Quelle:
↓

Aus Anlass des 50. Todestages von Hermann Hesse ist im Kunstmuseum Bern, noch bis 12. August 2012, die Ausstellung „…Die Grenzen überfliegen, der Maler Hermann Hesse“ zu sehen. Das war ein Grund für mich, wieder einmal einen Ausflug in unsere Hauptstadt zu machen. Es war ein warmer Tag, ein Sommertag, mitten im Frühling. Da war es mir nur recht, für eine Weile der Hitze zu entfliehen. Das Kunstmuseum liegt mitten in der Stadt und ist vom Bahnhof nur ein Katzensprung entfernt.
Eine angenehme Ruhe lag über den Räumen. Auch hier fiel mir auf, dass hauptsächlich Frauen durch die Ausstellung flanierten. Ich war vom ersten Moment sehr angetan, was ich zu sehen bekam. Die Aquarelle von Hesse haben mir schon immer gefallen, vor allem jene, bei denen die Farben Rot, Gelb und Grün zum Einsatz kamen. Oft ist die Casa Rossa (das rote Haus), auch Haus Bodmer genannt, auf den Bildern zu sehen. 1926 schrieb Hesse „ich bin kein guter Maler, ich bin ein Dilettant“. Meines Erachtens stellte er sich selbst unter den Scheffel.
„Aquarelle von August Macke sind für mich stets der Inbegriff der Aquarellmalerei gewesen […….]. Ich besitze die meisten Macke-Reproduktionen. Er ist für mich neben Moilliet der liebste Aquarellist.“ Hermann Hesse an Alex Vömel im März 1956
Einige Bilder erinnerten mich auch stark an Paul Klees Bilder während seiner Tunesienreise.

↑

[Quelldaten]
↓

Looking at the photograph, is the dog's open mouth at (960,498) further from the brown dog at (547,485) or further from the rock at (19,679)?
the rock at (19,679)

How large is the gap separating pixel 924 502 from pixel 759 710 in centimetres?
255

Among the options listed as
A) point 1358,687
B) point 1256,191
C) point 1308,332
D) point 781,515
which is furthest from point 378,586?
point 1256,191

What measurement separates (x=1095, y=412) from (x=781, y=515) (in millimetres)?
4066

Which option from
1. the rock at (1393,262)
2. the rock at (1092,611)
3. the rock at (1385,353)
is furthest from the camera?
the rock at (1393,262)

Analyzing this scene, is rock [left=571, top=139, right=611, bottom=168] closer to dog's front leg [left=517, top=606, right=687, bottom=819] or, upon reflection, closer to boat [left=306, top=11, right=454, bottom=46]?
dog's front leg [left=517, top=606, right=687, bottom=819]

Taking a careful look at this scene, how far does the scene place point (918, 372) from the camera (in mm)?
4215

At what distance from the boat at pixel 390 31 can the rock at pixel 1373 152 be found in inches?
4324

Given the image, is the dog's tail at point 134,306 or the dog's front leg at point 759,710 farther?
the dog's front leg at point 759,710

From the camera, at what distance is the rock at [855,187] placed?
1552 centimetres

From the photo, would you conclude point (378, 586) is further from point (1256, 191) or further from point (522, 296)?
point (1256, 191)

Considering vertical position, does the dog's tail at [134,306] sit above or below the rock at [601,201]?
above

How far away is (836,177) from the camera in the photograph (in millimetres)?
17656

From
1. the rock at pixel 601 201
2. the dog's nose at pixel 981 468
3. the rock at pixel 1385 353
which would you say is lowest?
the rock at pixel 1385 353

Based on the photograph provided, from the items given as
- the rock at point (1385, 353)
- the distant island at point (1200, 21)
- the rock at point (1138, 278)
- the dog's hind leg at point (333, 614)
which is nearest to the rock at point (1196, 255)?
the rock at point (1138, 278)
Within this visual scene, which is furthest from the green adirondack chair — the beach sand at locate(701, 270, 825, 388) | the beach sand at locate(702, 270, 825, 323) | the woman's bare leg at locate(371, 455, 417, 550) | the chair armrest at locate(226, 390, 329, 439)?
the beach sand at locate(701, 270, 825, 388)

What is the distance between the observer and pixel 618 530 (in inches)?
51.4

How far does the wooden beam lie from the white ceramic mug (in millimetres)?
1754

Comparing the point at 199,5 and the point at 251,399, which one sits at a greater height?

↑

Aufgabenbeschreibung:
Welche Farben nennt der Text über die Hesse-Ausstellung bei den Aquarellen, die besonders gefallen haben? Stütze dich ausschließlich auf den Text.

Lösung der Aufgabe:
Rot, Gelb und Grün